> **Short problem**: Search the records for the line with "How far away is car". Output that line and each line after it, exactly, and stop at the end; omit pictures.

> **Scene question records**:
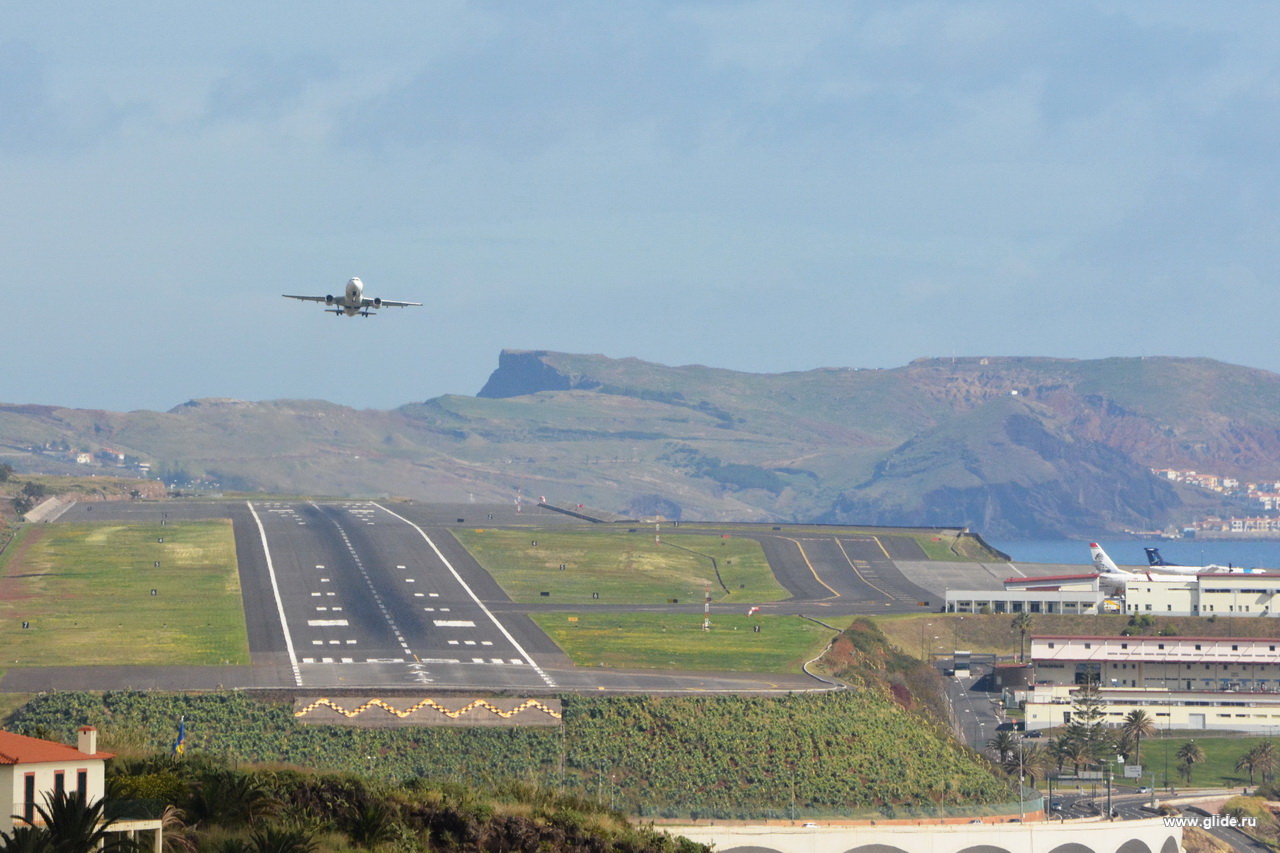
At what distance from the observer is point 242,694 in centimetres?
12494

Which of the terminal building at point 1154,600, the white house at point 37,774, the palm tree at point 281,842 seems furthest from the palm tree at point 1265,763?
the white house at point 37,774

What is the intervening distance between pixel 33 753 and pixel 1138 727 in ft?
405

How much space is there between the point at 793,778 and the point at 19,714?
53742 mm

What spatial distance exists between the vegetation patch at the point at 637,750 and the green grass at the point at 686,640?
2015cm

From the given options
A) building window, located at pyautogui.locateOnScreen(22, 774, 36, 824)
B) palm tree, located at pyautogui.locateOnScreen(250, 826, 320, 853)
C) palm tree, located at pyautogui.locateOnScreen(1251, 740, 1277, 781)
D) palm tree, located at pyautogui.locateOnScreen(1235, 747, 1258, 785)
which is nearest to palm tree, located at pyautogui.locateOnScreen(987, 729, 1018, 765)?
palm tree, located at pyautogui.locateOnScreen(1235, 747, 1258, 785)

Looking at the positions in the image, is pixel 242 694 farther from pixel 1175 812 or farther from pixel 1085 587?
pixel 1085 587

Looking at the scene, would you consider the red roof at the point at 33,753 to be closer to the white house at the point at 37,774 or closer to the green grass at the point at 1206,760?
the white house at the point at 37,774

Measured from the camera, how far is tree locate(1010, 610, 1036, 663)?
180 meters

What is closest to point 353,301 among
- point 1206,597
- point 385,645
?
point 385,645

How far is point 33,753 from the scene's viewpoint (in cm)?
4594

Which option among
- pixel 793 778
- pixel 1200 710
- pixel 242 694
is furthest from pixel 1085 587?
pixel 242 694

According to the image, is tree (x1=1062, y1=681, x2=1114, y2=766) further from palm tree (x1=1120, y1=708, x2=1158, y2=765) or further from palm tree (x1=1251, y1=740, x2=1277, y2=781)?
palm tree (x1=1251, y1=740, x2=1277, y2=781)

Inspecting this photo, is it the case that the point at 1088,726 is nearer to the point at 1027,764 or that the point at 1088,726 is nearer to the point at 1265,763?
the point at 1027,764

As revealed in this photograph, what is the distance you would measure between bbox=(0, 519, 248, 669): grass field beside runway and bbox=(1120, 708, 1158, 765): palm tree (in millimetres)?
75923
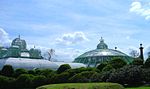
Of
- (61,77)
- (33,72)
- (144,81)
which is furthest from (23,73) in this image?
(144,81)

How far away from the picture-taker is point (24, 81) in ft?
144

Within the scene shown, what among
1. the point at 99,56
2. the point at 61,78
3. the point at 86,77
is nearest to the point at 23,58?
the point at 99,56

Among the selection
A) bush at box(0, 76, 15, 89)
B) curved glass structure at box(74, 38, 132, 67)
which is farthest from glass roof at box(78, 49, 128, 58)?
bush at box(0, 76, 15, 89)

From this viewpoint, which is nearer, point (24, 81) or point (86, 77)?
point (86, 77)

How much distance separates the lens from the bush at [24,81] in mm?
43906

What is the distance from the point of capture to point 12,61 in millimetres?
69875

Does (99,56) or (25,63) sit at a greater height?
(99,56)

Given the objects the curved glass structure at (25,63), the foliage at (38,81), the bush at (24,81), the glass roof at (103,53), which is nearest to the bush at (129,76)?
the foliage at (38,81)

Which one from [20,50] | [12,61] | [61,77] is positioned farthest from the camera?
[20,50]

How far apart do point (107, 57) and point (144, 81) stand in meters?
64.2

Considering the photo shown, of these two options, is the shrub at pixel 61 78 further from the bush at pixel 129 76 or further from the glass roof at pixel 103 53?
the glass roof at pixel 103 53

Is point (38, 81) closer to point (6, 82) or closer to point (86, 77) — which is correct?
point (6, 82)

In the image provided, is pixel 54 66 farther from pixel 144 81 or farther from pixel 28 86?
pixel 144 81

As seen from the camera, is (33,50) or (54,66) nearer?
(54,66)
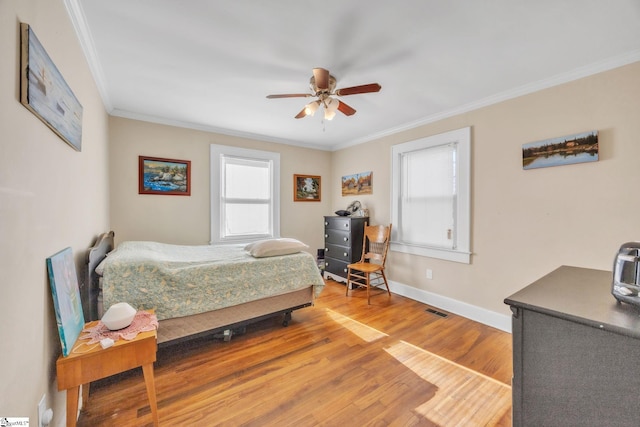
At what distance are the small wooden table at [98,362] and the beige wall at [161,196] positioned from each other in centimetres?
218

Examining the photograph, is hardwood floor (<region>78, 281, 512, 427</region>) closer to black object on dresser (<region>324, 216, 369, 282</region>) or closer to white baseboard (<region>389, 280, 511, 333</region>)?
white baseboard (<region>389, 280, 511, 333</region>)

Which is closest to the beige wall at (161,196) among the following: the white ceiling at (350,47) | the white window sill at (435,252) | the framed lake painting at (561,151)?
the white ceiling at (350,47)

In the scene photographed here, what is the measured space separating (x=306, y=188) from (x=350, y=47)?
9.64ft

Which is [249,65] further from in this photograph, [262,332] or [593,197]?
[593,197]

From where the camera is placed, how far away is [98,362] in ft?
4.24

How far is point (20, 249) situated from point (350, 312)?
2.79 meters

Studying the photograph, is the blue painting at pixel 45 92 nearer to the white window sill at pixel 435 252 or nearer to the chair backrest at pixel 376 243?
the chair backrest at pixel 376 243

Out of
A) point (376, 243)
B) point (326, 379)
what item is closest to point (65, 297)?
point (326, 379)

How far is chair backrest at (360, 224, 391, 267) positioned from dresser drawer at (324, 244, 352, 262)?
0.24 meters

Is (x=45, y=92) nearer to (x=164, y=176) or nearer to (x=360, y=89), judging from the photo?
(x=360, y=89)

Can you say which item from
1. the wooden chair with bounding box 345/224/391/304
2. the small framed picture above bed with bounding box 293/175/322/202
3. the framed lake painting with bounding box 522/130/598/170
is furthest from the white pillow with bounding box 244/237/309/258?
the framed lake painting with bounding box 522/130/598/170

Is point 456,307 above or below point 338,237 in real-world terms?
below

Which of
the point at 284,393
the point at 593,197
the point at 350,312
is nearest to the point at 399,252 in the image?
the point at 350,312

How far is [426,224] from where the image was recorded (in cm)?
337
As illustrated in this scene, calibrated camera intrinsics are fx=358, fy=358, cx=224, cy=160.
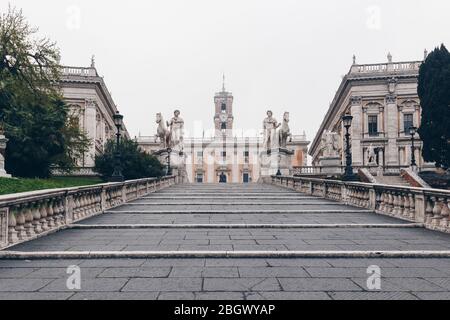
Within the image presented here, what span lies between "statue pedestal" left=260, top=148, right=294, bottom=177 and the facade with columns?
20130 millimetres

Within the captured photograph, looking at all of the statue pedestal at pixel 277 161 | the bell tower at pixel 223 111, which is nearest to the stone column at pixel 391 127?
the statue pedestal at pixel 277 161

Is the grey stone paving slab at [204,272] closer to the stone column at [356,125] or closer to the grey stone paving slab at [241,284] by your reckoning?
the grey stone paving slab at [241,284]

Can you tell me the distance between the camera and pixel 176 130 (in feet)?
107

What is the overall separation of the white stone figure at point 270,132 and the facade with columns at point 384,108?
20.2 meters

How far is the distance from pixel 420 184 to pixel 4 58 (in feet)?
98.4

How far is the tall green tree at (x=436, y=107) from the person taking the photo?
106 ft

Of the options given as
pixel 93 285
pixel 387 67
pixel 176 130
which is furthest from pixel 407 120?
pixel 93 285

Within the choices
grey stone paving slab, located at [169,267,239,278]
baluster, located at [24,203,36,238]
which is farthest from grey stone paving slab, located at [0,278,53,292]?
baluster, located at [24,203,36,238]

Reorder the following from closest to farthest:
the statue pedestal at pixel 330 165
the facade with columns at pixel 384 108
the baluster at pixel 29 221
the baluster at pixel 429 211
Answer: the baluster at pixel 29 221, the baluster at pixel 429 211, the statue pedestal at pixel 330 165, the facade with columns at pixel 384 108

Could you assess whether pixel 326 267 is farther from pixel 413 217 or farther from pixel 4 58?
pixel 4 58

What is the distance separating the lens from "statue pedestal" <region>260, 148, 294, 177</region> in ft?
101

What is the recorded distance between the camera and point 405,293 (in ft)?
13.0
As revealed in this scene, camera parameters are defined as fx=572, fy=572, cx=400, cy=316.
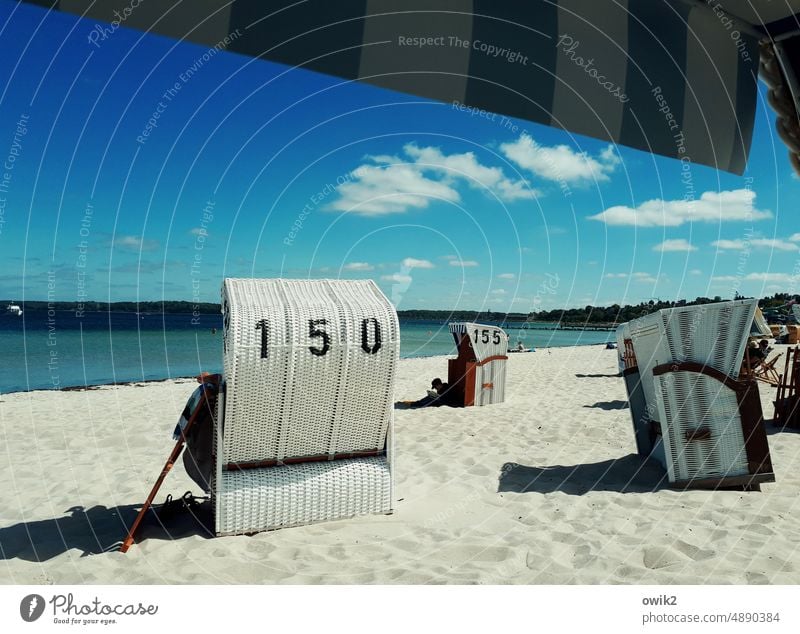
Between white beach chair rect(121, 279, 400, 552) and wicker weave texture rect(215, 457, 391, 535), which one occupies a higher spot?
white beach chair rect(121, 279, 400, 552)

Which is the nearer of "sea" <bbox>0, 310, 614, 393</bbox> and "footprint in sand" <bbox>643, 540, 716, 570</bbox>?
"footprint in sand" <bbox>643, 540, 716, 570</bbox>

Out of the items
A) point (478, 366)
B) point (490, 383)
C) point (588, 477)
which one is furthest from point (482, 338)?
point (588, 477)

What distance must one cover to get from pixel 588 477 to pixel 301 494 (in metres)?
2.34

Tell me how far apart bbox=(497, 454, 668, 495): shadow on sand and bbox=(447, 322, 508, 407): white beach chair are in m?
3.62

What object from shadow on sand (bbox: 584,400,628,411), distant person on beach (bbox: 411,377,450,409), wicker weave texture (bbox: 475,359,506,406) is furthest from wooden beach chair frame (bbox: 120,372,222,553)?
shadow on sand (bbox: 584,400,628,411)

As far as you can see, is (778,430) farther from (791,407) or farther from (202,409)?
(202,409)

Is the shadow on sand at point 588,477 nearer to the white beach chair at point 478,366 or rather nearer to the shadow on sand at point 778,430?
the shadow on sand at point 778,430

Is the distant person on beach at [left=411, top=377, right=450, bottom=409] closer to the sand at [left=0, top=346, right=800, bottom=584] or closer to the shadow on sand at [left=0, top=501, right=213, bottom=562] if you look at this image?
the sand at [left=0, top=346, right=800, bottom=584]

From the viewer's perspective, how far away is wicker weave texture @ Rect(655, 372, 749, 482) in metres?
3.94

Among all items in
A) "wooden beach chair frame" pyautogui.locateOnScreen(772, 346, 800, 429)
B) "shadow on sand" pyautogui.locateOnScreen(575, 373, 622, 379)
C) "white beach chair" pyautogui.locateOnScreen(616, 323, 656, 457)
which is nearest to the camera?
"white beach chair" pyautogui.locateOnScreen(616, 323, 656, 457)

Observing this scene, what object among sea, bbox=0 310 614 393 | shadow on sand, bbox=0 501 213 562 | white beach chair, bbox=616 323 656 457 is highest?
white beach chair, bbox=616 323 656 457

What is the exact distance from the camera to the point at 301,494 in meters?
3.46

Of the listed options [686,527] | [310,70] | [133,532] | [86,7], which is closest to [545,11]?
[310,70]
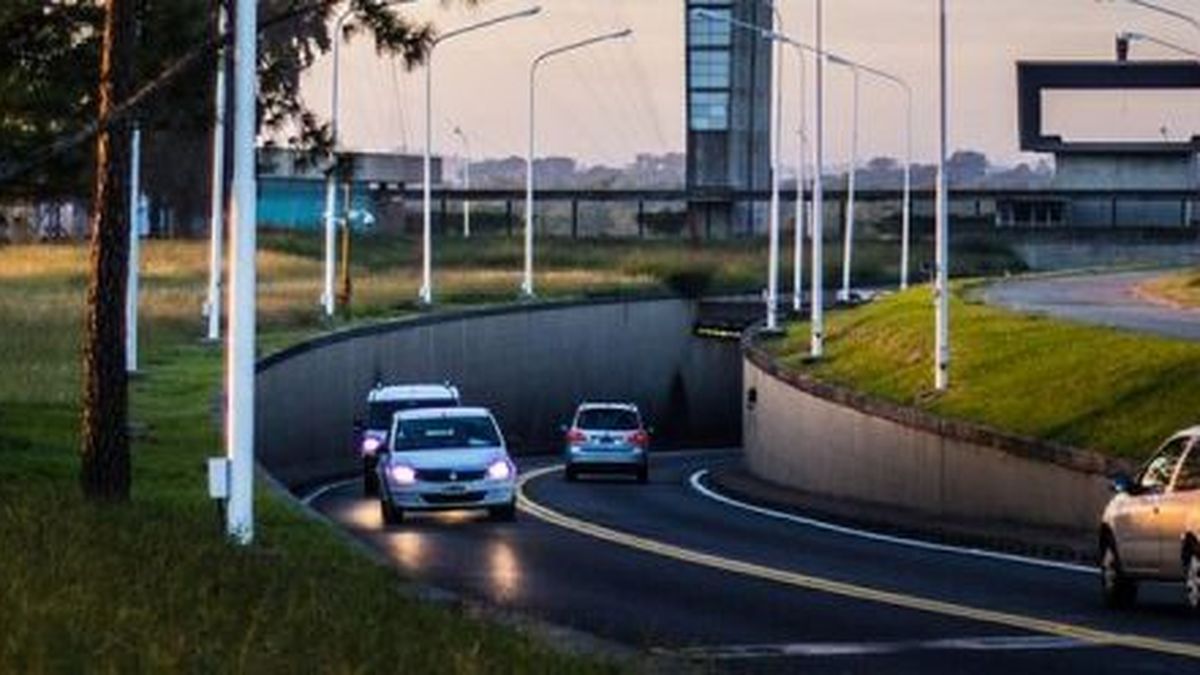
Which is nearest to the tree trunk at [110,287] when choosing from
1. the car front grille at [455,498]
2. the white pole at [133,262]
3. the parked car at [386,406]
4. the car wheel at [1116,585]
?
the white pole at [133,262]

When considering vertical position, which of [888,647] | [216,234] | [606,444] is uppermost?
[216,234]

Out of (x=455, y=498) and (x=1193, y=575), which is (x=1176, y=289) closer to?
(x=455, y=498)

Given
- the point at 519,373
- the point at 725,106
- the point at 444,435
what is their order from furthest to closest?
the point at 725,106 < the point at 519,373 < the point at 444,435

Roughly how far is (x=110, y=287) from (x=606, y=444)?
3447cm

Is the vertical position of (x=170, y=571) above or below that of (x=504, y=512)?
above

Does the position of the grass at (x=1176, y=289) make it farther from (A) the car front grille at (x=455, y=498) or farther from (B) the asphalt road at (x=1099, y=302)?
(A) the car front grille at (x=455, y=498)

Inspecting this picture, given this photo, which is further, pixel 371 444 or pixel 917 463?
pixel 371 444

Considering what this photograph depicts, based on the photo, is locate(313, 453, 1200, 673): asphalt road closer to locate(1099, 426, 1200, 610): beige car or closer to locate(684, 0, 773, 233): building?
locate(1099, 426, 1200, 610): beige car

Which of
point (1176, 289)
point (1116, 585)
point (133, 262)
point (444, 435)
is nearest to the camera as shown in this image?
point (1116, 585)

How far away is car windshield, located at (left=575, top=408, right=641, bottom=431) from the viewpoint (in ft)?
192

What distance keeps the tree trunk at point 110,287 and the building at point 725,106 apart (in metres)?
88.5

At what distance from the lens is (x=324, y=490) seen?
50.2 meters

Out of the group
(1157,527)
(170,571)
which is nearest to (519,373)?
(1157,527)

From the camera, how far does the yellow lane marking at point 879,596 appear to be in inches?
775
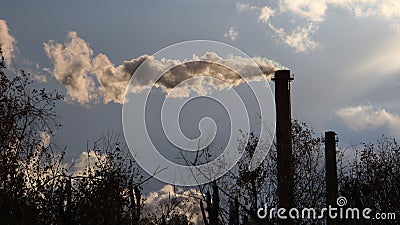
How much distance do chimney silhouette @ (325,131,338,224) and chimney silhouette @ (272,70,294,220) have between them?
1852 mm

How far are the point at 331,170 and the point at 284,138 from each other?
9.79 feet

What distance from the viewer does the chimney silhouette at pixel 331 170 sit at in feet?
84.9

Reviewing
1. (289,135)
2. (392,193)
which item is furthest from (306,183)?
(289,135)

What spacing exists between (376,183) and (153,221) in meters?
8.80

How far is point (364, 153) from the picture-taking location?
1069 inches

> **Answer to the exercise**:
How far away is car windshield, located at (left=575, top=408, right=641, bottom=431) from the viewpoint (in ft)?
192

What distance keeps the tree trunk at point 110,287 and the building at point 725,106 apart (in metres)?
88.5

At what distance from the lens is (x=324, y=490) seen?
50.2 meters

Out of the group
(1157,527)
(170,571)
which is nearest to (519,373)?
(1157,527)

From the camera, how far does the yellow lane marking at point 879,596 appear to be in inches?
775
How much distance do chimney silhouette @ (325,131,338,224) and chimney silhouette @ (272,70,294,220) have between them?
1852 mm

How far are the point at 331,170 and the point at 284,138 from each other?
9.79 feet

What distance from the viewer does the chimney silhouette at pixel 331 170 sit at in feet?
84.9

Reviewing
1. (289,135)
2. (392,193)
which item is furthest from (306,183)?
(289,135)

What spacing exists between (376,183) and (153,221) in meters?
8.80

How far is point (364, 153) from the picture-taking location?
1069 inches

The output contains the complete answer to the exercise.